If you’d like to take exception to the things he actually SAYS, say, that there are insurgents fighting the US occupation who would not otherwise be fighting, then for heavens sake, let’s hear it. But just calling him a nobody isn’t going to accomplish anything…
mikey
I agree. There are two things here: the value of Hoh qua Hoh, and the value of what he said. His resume and relative position do not necessarily invalidate what he said; but neither should it give him any greater voice. More of note, I think, is the statement itself; and Hoh’s public resignation mostly serves to sensationalize an argument that has been stated elsewhere.
Hoh qua Hoh, ma Hoh K
RT karaka@9 and hemlock@8.
Notice I did not call Koh a “high ranking civilian official.” I called him “the highest-ranking civilian official to resign over Afghanistan.” As far as I know, that’s true.
If it is true, then every deployed employee of Lockheed Martin, Northrop Grumman, BAE, Raytheon, and Blackwater are also “ranking civilian officials,” Spencer. He was a contractor, not an official, even if his duties were official. You of all people should recognize the difference.
As for everyone else: Hoh would have been a single human interest story and that’s it — and his mainstream arguments against the war would have remained lost in the buzz of the mainstream — had Karen DeYoung not blasted “SENIOR STATE DEPARTMENT FOREIGN SERVICE OFFICER RESIGNS OMG” all over the front page of the Washington Post. And you all know it, you just also happen to agree with him (and there are PLENTY of arguments against what he said, but I find that relatively unimportant, *precisely* because he said nothing of interest).

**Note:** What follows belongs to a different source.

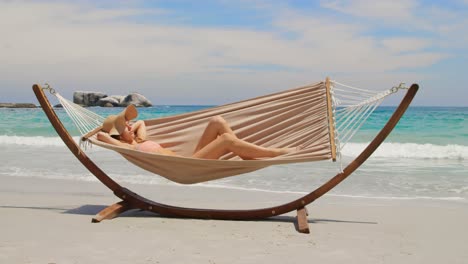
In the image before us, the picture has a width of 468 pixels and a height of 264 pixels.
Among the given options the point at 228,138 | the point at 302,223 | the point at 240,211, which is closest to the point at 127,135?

I actually don’t really agree with him at all. But I still think you’re conflating his relative unimportance (until he was raised to prominence in the Post) with what he was saying, and using the fact of his unimportance to say that what he said was unimportant, which I think is not necessarily true. You can disregard his letter as having “nothing of interest,” particularly since, as you say, Bacevich (and Stewart, and Engel) have perhaps more eloquently and with more legitimacy made similar arguments. But I think we can credit him with holding his own views, whether or not they are compelling. Should he have gotten so much face time, renown? Really, who cares. But just because he got foreign policy famous for five minutes doesn’t necessarily discount his argument, or his point of view. It simply makes his motives more questionable.
I think what Spencer was arguing, and what I would be inclined to argue as well, is that what he said did have merit, even if it was only as much merit as any blogger or netpundit might have. It makes sense not to want to engage in his sudden, brief fame, but it does not make corollary sense to disregard his argument as pointless just because he did get sudden, brief fame.